When *d*_{i}(*x*_{i},*y*_{i}) lies in the half-circle \(\mathcal {S}_{ir}\), we have

$$ t_{i} \leq d_{i} \leq t_{i} + u_{i}. $$

(32)

By using the polar coordinate system, let

$$ \begin{aligned} & x_{i} = t_{i1} + \rho_{i} \cos\theta_{i}, \\ & y_{i} = t_{i2} + \rho_{i} \sin\theta_{i}. \end{aligned} $$

(33)

### Proof of upper bounds (20) and (23)
□ □ □ □ □ □ □
**DIRECTIONS**
A. List every number that appears in parentheses in the given text.
B. Please say whether each statement agrees with the given text, answering yes or no and quoting the words that decide it: (i) the text uses the polar coordinate system; (ii) y_i is defined using the cosine of θ_i; (iii) the heading at the end concerns a proof of lower bounds.

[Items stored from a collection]
□ □ □ □ □ □ □
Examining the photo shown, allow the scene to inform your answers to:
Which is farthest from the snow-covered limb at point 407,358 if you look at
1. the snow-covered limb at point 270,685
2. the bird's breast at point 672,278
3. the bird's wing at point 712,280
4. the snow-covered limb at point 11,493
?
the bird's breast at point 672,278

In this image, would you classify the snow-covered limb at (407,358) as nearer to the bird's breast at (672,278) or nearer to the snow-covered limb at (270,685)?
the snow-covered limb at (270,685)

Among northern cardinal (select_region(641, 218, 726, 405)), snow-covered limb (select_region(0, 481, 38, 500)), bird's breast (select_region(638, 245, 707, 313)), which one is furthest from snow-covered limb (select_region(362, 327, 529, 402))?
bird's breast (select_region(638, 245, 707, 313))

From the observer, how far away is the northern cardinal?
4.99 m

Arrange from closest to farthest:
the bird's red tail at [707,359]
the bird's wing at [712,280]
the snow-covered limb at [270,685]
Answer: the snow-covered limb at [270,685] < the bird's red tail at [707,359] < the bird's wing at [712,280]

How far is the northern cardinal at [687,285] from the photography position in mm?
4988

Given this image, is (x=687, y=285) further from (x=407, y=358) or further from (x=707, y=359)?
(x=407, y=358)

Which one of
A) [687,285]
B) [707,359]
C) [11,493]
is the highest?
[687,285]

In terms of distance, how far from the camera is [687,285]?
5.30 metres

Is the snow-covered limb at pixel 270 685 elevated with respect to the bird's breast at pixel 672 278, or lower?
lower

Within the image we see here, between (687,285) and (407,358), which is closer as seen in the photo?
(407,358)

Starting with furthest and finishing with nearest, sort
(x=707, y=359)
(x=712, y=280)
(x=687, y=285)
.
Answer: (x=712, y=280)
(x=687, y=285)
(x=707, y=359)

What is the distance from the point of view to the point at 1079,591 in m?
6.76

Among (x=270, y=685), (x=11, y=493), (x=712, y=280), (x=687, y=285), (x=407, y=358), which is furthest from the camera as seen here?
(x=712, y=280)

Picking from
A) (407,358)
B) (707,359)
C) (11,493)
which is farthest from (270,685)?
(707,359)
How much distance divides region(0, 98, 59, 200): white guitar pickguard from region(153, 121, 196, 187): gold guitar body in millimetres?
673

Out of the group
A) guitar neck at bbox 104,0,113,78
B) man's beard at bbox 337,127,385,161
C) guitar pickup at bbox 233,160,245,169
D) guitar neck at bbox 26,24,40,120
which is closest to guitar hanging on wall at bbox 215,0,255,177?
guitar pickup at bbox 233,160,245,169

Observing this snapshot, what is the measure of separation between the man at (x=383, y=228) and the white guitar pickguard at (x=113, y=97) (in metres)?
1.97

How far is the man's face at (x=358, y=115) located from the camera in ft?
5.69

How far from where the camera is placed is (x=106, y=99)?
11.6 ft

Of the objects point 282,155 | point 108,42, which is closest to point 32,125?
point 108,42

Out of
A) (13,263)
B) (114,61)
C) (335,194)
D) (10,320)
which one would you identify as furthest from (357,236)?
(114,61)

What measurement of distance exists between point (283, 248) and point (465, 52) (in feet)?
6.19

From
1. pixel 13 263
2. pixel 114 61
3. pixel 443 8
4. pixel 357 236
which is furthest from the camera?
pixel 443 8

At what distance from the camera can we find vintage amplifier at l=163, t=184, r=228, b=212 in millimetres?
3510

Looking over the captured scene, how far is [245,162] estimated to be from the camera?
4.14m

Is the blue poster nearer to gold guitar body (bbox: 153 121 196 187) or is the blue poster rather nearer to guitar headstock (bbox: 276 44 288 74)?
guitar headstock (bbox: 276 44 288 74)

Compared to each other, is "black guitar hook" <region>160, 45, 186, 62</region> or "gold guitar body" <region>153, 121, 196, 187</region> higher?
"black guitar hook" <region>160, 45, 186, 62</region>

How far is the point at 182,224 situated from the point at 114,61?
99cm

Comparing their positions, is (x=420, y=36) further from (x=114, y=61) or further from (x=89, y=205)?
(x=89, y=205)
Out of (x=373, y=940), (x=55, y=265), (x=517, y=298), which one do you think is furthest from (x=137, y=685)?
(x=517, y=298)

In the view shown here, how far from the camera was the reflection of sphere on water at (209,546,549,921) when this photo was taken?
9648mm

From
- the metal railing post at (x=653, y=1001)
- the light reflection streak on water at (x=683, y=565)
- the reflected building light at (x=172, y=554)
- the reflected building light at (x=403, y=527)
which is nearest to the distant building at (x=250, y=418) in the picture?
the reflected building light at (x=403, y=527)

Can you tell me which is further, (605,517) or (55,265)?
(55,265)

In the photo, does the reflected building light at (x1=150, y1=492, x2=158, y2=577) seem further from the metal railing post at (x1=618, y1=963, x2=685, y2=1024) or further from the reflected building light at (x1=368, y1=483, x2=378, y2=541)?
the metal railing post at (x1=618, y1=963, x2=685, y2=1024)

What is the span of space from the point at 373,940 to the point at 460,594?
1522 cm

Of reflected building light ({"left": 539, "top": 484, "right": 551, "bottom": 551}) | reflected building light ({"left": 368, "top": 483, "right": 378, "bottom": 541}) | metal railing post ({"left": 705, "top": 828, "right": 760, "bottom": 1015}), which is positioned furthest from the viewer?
□ □ □ □ □ □ □
**THE RESULTS**
A. 32, 33, 20, 23

B.
(i) Yes: "By using the polar coordinate system, let"
(ii) No: "y_{i} = t_{i2} + \rho_{i} \sin\theta_{i}"
(iii) No: "Proof of upper bounds (20) and (23)"